Taking a low stance is a good way to strengthen the legs, but a mid-stance can provide even greater benefit, as it teaches some important lessons that are otherwise a challenge to learn and provides unique benefits beyond merely strengthening the legs, which a mid-level stance can do quite well.
Here are 4 benefits of a mid-level stance:
1) Easier to attain a true 70/30 stance. We all know of the importance of standing in a 70/30 stance. After all, the vast majority of the postures in Tai Chi use it. But attaining a true 70/30 stance is not that easy. Think you have attained it? Try this simple test: while standing in the posture in question, lift the leg which you believe to be carrying just 30% of your weight cleanly off the floor for a moment with minimal movement of your head. Can you do it? If you can, that’s great! If not, it means you’re not quite 70/30 yet. If you practice with a mid-level stance instead of a deep stance, you will be able to achieve this much quicker, and your Tai Chi form will be better overall.
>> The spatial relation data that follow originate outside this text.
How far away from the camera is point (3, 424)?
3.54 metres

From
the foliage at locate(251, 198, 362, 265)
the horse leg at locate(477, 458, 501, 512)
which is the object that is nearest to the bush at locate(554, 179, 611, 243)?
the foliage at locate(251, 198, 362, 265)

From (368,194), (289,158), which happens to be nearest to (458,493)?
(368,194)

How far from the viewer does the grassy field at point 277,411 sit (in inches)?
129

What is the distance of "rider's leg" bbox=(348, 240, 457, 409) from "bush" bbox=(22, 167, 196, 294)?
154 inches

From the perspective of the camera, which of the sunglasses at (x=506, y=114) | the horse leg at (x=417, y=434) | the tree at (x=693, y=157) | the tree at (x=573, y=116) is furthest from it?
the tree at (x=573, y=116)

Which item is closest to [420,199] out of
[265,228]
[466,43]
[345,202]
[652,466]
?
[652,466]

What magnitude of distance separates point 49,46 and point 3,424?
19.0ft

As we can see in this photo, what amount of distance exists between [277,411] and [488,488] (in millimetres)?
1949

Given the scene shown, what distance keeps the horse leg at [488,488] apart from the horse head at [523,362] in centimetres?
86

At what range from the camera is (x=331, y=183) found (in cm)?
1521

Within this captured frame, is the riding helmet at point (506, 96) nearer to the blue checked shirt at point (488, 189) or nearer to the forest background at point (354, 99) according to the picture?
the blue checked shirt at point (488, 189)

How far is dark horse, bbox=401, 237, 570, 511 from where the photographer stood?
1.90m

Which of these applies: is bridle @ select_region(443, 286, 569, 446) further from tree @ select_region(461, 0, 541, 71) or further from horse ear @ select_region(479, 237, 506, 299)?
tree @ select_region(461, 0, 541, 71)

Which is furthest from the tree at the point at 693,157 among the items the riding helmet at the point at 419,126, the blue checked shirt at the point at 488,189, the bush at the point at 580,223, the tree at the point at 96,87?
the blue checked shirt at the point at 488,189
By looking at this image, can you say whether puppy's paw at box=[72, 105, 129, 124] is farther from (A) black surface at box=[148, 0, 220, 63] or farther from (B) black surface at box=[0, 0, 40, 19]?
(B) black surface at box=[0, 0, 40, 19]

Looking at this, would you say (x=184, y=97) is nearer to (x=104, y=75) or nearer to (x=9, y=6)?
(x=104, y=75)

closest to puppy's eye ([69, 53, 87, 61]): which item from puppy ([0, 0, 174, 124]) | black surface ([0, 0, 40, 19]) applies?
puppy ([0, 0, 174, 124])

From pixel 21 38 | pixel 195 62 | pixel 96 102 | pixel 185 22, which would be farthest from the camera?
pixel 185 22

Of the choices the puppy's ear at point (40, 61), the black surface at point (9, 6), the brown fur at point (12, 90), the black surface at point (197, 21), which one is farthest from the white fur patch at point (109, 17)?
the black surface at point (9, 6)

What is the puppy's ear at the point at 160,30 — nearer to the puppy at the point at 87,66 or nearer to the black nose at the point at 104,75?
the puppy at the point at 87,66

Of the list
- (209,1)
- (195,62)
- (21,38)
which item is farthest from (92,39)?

2) The development of strong, yet relaxed legs. When strength is developed gradually over time, the muscles have time to adapt. They maintain their flexibility and softness as they get stronger. Taking a low stance can hinder this process, as the muscles fatigue much more quickly and can get injured, even slightly, which then causes them to tighten as they heal. A mid-level stance helps to guard against this problem.
3) Easier to attain proper alignment. In the Cheng Man-Ch’ing form, a lot of emphasis is placed on not only keeping the spine straight, but also keeping it vertical instead of tilted. This is only possible if one is in a proper 70/30 stance and is also relaxed, as this will create a straight line down the side of the body from the armpit to the knee pit.
4) The cultivation of ch’i. This last benefit also assumes the success of the other three. Once a relaxed, 70/30 stance has been attained, with a straight line down the side of the body, the ch’i is able to rise much more easily. This is not to say that it cannot flow in other positions, but this type of stance creates an optimal flow.
Are you still wondering if a mid-stance can effectively strengthen the legs? Try standing in the posture Play Guitar for a while. Just about everyone who has held this posture for a short while can attest to the incredible leg fatigue that sets in when you do it long enough! That was the posture recommended to us by Professor Cheng at his school for leg strengthening. In order to get the maximum benefit from standing in this posture, it is helpful if you relax the front leg while hanging back on the body to strengthen the rear leg.
So, in summary, if leg strength is your main or only goal in Tai Chi, using a low stance is fine. You will probably achieve it faster that way. But if you wish to develop proper structure and alignment, leg muscles that are strong yet relaxed, and greater ch’i flow, a mid-level stance is the way to go.